## SageMaker XGBoost model applied to NYC Uber data

Our SageMaker XGBoost regression model predicts trip duration based on feature vector that includes source zone, destination zone, and month, day and hour for the pickup time. 

The first step in using SageMaker is to create a SageMaker execution role that contains permissions used by SageMaker. 

In [None]:
from sagemaker import get_execution_role
import boto3

# Create SageMaker role 
role = get_execution_role()

# get the url to the container image for using linear-learner
from sagemaker.amazon.amazon_estimator import get_image_uri
xgboost_image = get_image_uri(boto3.Session().region_name, 'xgboost')
print(xgboost_image)

# destination bucket to upload protobuf recordIO files
dest_bucket='aws-ajayvohra-nyc-tlc-sagemaker'

### Convert data from CSV to protobuf recordIO Format

We have multiple CSV files available in S3 bucket.

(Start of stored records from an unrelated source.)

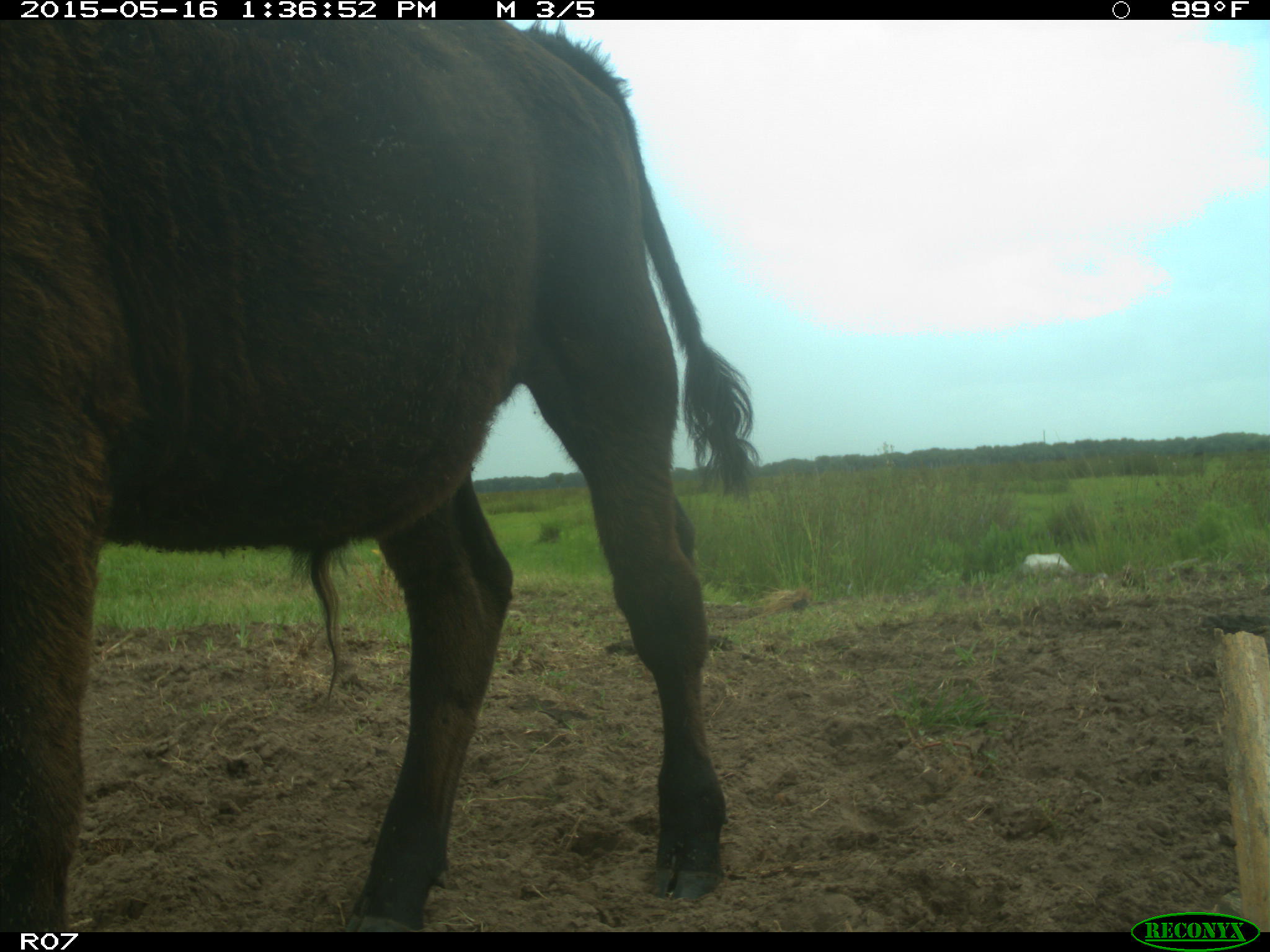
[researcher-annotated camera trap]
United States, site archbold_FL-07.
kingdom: Animalia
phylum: Chordata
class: Mammalia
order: Artiodactyla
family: Bovidae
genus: Bos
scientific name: Bos taurus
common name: domestic cow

Each CSV file contains numeric columns for encoded origin zone, encoded destination zone, month, day, hour, trip distance in miles and trip duration in seconds. 

We will download  multiple CSV files available in the source S3 bucket, convert each file to [protobuf recordIO](https://mxnet.incubator.apache.org/versions/master/architecture/note_data_loading.html#data-format) data format and upload the new files to the destination S3 bucket.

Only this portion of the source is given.